**Extract to read:**
______

Unidata - To provide the data services, tools, and cyberinfrastructure leadership that advance Earth system science, enhance educational opportunities, and broaden participation. Unidata
         
  advanced  
 

[Date Prev][Date Next][Thread Prev][Thread Next][Date Index][Thread Index]

Re: Structures in Dapper dds & Loaddap



Hi All,

Just a bit of clarification on the Dapper attributes structures... Many in-situ datasets have two classes of attributes -- those that are a function of a given profile or time series (e.g. who the PI was, who made the measurement, what instrument was used for the measurement) and those that are also a function of a given profile but are also associated with a variable (e.g. the valid data range for, say, the pressure). The first class is represented by the 'attributes' structure and the second by the 'variable_attributes' structure. The reason that a nested structure is used for the 'variable_attributes' structure:

       Structure {
           Structure {
               Float32 valid_range[2];
           } PRES;
       } variable_attributes;

is that the attribute needs to be associated with a variable. If the structure wasn't nested, then some kind of naming convention would be required:

       Structure {
           Float32 valid_range[2];
       } PRES_ATTRIBUTE;

which IMHO would make life harder for clients attempting to recover the variable attributes.

- Joe


Thomas LOUBRIEU wrote:
Hi Dan,
Thanks very much for your quick response.
It will take us some time to fully take into account the information you gave us, but I am already very happy to read the reason why the 'attributes' structure exists in dapper (for keeping its fields separated from the usual profile dimensions (x,y,z,t)).
Actually I didn't understood that by myself. That 'attributes' structure used to look strange to me, but now I think it's a wonderful idea.


Bye,

Thomas




Daniel Holloway wrote:
Hi Arnaud,

There are several issues here, the primary culprit is handling complex sequences not structures. I'll provide some input inline below.

On May 4, 2006, at 10:09 AM, Arnaud FOREST wrote:

Hi all,

I work on an opendap server for in-situ vertical profiles stored in a Oracle DBMS.
Our dds structure is copied from the 'argo' dapper interface (http://dapper.pmel.noaa.gov/dapper/argo/argo_all.cdp.dds) but I notice that matlab struct tools(Libdap : 3.6.2, loaddap : 3.5.2, Matlab : 7 ) doesn't completly manage the in-situ profile dapper interface.


The 'structures' are especially not very well managed by the matlab client :

The problem is with handling nested sequences for this particular data source. The following data source is a complex structure that loads fine with loaddap(v-3.5.2)

______

**Material supplied:**
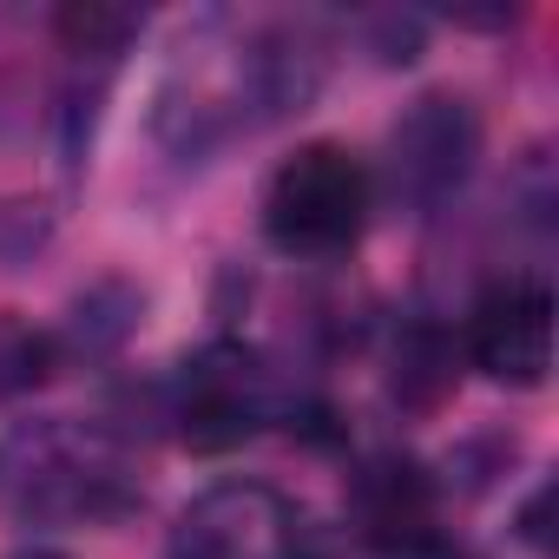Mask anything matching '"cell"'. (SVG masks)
Here are the masks:
<instances>
[{
	"instance_id": "cell-7",
	"label": "cell",
	"mask_w": 559,
	"mask_h": 559,
	"mask_svg": "<svg viewBox=\"0 0 559 559\" xmlns=\"http://www.w3.org/2000/svg\"><path fill=\"white\" fill-rule=\"evenodd\" d=\"M356 520H362V539L389 559V552H415L428 546L435 533V500H428V480L408 467V461H369L362 480H356Z\"/></svg>"
},
{
	"instance_id": "cell-6",
	"label": "cell",
	"mask_w": 559,
	"mask_h": 559,
	"mask_svg": "<svg viewBox=\"0 0 559 559\" xmlns=\"http://www.w3.org/2000/svg\"><path fill=\"white\" fill-rule=\"evenodd\" d=\"M467 356L507 389H539L552 369V290L539 276H500L467 310Z\"/></svg>"
},
{
	"instance_id": "cell-9",
	"label": "cell",
	"mask_w": 559,
	"mask_h": 559,
	"mask_svg": "<svg viewBox=\"0 0 559 559\" xmlns=\"http://www.w3.org/2000/svg\"><path fill=\"white\" fill-rule=\"evenodd\" d=\"M14 559H60V552H40V546H34V552H14Z\"/></svg>"
},
{
	"instance_id": "cell-2",
	"label": "cell",
	"mask_w": 559,
	"mask_h": 559,
	"mask_svg": "<svg viewBox=\"0 0 559 559\" xmlns=\"http://www.w3.org/2000/svg\"><path fill=\"white\" fill-rule=\"evenodd\" d=\"M369 204H376L369 165L336 139H310L263 185V237L284 257H343L356 250Z\"/></svg>"
},
{
	"instance_id": "cell-4",
	"label": "cell",
	"mask_w": 559,
	"mask_h": 559,
	"mask_svg": "<svg viewBox=\"0 0 559 559\" xmlns=\"http://www.w3.org/2000/svg\"><path fill=\"white\" fill-rule=\"evenodd\" d=\"M165 559H310V546L284 493L257 480H224L178 513Z\"/></svg>"
},
{
	"instance_id": "cell-3",
	"label": "cell",
	"mask_w": 559,
	"mask_h": 559,
	"mask_svg": "<svg viewBox=\"0 0 559 559\" xmlns=\"http://www.w3.org/2000/svg\"><path fill=\"white\" fill-rule=\"evenodd\" d=\"M270 415H276V382L263 356L243 343H204L171 376V428L198 454L243 448Z\"/></svg>"
},
{
	"instance_id": "cell-8",
	"label": "cell",
	"mask_w": 559,
	"mask_h": 559,
	"mask_svg": "<svg viewBox=\"0 0 559 559\" xmlns=\"http://www.w3.org/2000/svg\"><path fill=\"white\" fill-rule=\"evenodd\" d=\"M53 356L60 343L47 330H34L27 317H0V402H14V395H34L47 376H53Z\"/></svg>"
},
{
	"instance_id": "cell-5",
	"label": "cell",
	"mask_w": 559,
	"mask_h": 559,
	"mask_svg": "<svg viewBox=\"0 0 559 559\" xmlns=\"http://www.w3.org/2000/svg\"><path fill=\"white\" fill-rule=\"evenodd\" d=\"M474 158H480V126H474L467 99H454V93L415 99L389 132V185L408 211H441L467 185Z\"/></svg>"
},
{
	"instance_id": "cell-1",
	"label": "cell",
	"mask_w": 559,
	"mask_h": 559,
	"mask_svg": "<svg viewBox=\"0 0 559 559\" xmlns=\"http://www.w3.org/2000/svg\"><path fill=\"white\" fill-rule=\"evenodd\" d=\"M0 507L40 526H112L139 507V474L106 428L27 421L0 441Z\"/></svg>"
}]
</instances>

______

**Required work:**
(A) Retype the passage of the Dapper thread between "There are several" and "a Oracle DBMS.", inclusive.
(B) How many lines of the records contain the string "xmlns"? Reply with the number alone.
The records are unrelated to the Dapper thread.

**Answers given:**
(A)
There are several issues here, the primary culprit is handling complex sequences not structures. I'll provide some input inline below.

On May 4, 2006, at 10:09 AM, Arnaud FOREST wrote:

Hi all,

I work on an opendap server for in-situ vertical profiles stored in a Oracle DBMS.

(B) 9